Researchers at the Nordic Cochrane Centre have examined randomized trials of the effect of cognitive behavioural therapy (CBT) on preventing new suicide attempts in people admitted after a suicide attempt. They found that the therapy halves the risk of suicide.
The systematic review assessed 10 randomised trials, which included eight trials from Cochrane reviews of self-harm and suicide attempts. They included a total of 1241 patients, 219 of which had at least one new suicide attempt. Cognitive behavioural therapy compared to treatment as usual reduced the risk of a new suicide attempt; risk ratio 0.47; 95% confidence interval 0.30 to 0.73; P = 0.0009).
It has been well documented that depression pills increase the risk of suicide not only in children and adolescents but at all ages. “Our new review underlines what we already know from other systematic reviews, namely that the primary treatment for all patients with depression should be psychotherapy.

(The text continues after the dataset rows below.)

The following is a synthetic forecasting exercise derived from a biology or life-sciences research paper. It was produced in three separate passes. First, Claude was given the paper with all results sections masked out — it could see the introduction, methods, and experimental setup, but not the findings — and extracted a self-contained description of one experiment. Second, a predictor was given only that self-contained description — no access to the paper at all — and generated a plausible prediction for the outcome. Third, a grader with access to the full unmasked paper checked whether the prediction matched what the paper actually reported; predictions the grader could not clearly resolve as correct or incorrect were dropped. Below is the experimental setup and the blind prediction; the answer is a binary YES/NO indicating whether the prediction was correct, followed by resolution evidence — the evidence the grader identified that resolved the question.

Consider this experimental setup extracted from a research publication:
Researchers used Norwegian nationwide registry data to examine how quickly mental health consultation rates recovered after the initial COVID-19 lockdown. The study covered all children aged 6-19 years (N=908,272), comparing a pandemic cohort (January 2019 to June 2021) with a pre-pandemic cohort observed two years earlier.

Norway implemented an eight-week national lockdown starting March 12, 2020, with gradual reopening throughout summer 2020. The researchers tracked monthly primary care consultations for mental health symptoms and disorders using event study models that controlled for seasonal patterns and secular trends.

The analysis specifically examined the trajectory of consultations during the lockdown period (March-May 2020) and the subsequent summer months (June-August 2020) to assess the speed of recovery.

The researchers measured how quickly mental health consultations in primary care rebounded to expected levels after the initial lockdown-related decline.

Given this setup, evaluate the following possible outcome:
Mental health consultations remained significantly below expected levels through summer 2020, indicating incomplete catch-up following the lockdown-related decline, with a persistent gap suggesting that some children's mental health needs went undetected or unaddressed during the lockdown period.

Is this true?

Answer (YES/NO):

Depression pills do not seem to have any relevant effect on depression but they have many harms and the patients don’t like them. They should therefore be avoided. Clinical guidelines promoting depression pills as the primary treatment of depression need to be revised”, says lead researcher on the study, Professor Peter C Gøtzsche.
The study has been published online on the 18th October 2017 by The Royal Society of Medicine.